Comparisons of classification results using these methods (handcrafted and CNN-based) have been studied. In [18], the handcrafted methods LBP and HOG are compared with the deep features for the classification of histopathology images, with the LBP method giving the best results. On the other hand, in [19], the classification accuracy obtained using neural networks was 22% higher than that obtained using various manual methods for ear recognition. In [20], the fusion of features derived from both methods seems to perform better than each case separately for identifying the adequacy of contrast-enhanced magnetic resonance liver images. In [21], eighteen datasets containing images from various categories, ranging from medical and subcellular to butterfly species, materials, flora, smoke images, paintings, etc., are classified using both deep learning-based and handcrafted features. The former includes principal component analysis network (PCAN) and the compact binary descriptor (CBD), as well as transfer learning methods. The latter includes the use of the methods local binary pattern (LBP) and eight variants of it, local ternary pattern (LTP), and local phase quantization (LPQ). Dimensionality reduction in the features extracted from the CNNs was also carried out with the discrete cosine transform (DCT) and principal component analysis (PCA) methods. The comparison between the handcrafted and non-handcrafted features and their combination showed that the two feature extraction systems provide different information, and therefore the fusion of handcrafted features with the CNN-based outperforms the standard approaches.
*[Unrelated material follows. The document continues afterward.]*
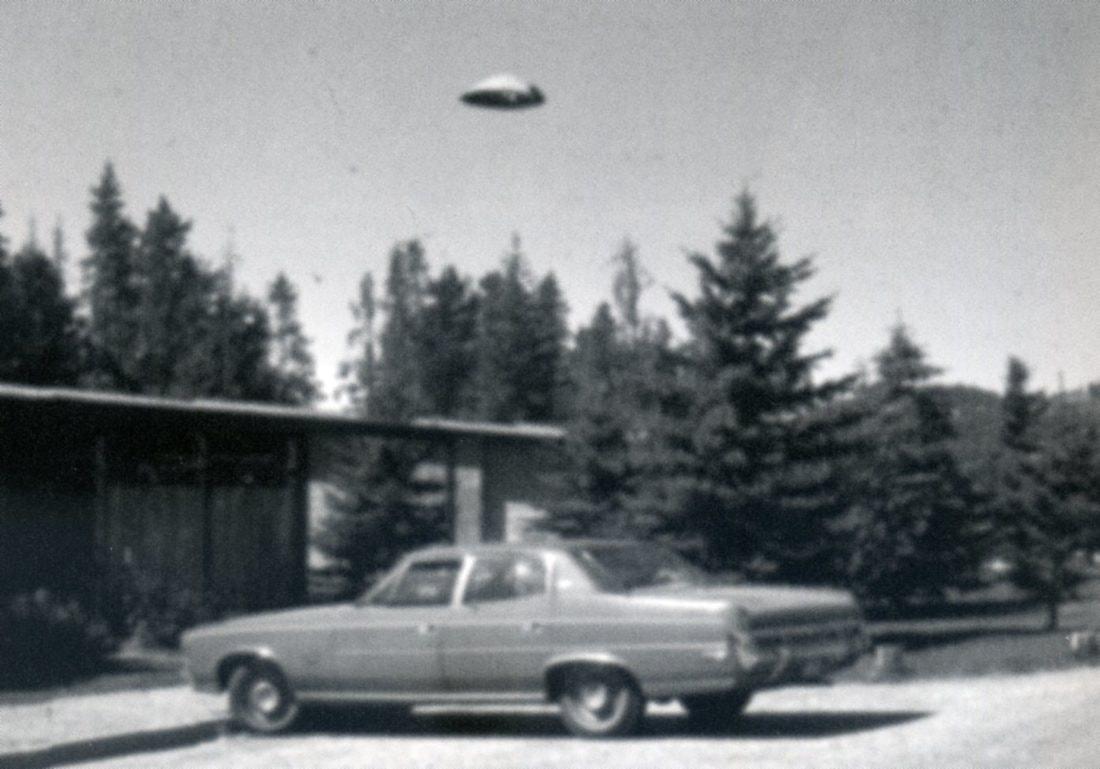 История программы «Синяя книга» по изучению НЛО в США. Проекты Sign, Grudge и Синяя (голубая) книга Adb0b96485950284f0cd02bfebe6611b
In our case study, the fusion of the features of the two methods resulted in the classification accuracy taking an intermediate value between the results of the two methods separately. Classification accuracy results of the bag-of-visual-words (BοVW) model, CNN-based features, and transfer learning on AlexNet are compared in [22], with the last one to outperform. The classification error rate on fingerprint images for fingerprint liveness tasks with handcrafted and deep features has been studied in [23]. The handcrafted features outperformed under the within-dataset category, while on cross-sensor evaluation, deep features obtained higher accuracy but handcrafted lower misclassification rate.

2.3. Handcrafted vs. CNN-Based in FER Applications

Specifically for FER applications, few comparisons have been made between the two methods’ features. Authors in [24] provide an overview of recent advances in emotion recognition using multimodal signals, where both ways of extracting features have been used to recognize emotion by facial expression. In [25], a combination of automatic features learned from CNNs with the VGG architecture with handcrafted features computed by the BοVW model succeeds with a classification accuracy of 75.42% on FER-2013 and 87.76% on the FER+ datasets.

For FER applications, CNN-based methods dominate. In [26], the ResNet-50 network infrastructure is used to extract features and recognize facial expressions, achieving a classification accuracy of 95% in a dataset created by the authors, consisting of 700 images and seven different categories of emotions. In [27], a method based on CNN and image edge detection is proposed reaching an average recognition rate of 88.56% for the mixture of the Facial Expression Recognition (FER-2013) and Labeled Faces in the Wild (LFW) databases. In [28], CNN are used to recognize facial expression. The authors have created a dataset collection of images from various sets to avoid bias in any set. Image augmentation allowed a validation accuracy of 96.24%. The difficulty of recognizing emotions from facial expressions depicted in images taken in a real-world environment is addressed in [29] by using asymmetric pyramidal networks with multi-scale kernels and adopting stochastic gradient descent with a gradient centralization optimizer. This method achieved a classification accuracy of 74.1% for FER-13, 98.5% for CK+, and 99.8% for the JAFFE database. In [30], face cropping, rotation strategies, and simplification of CNN are proposed, achieving recognition accuracies of 97.38% and 97.18% on the CK+ and JAFFE databases, respectively.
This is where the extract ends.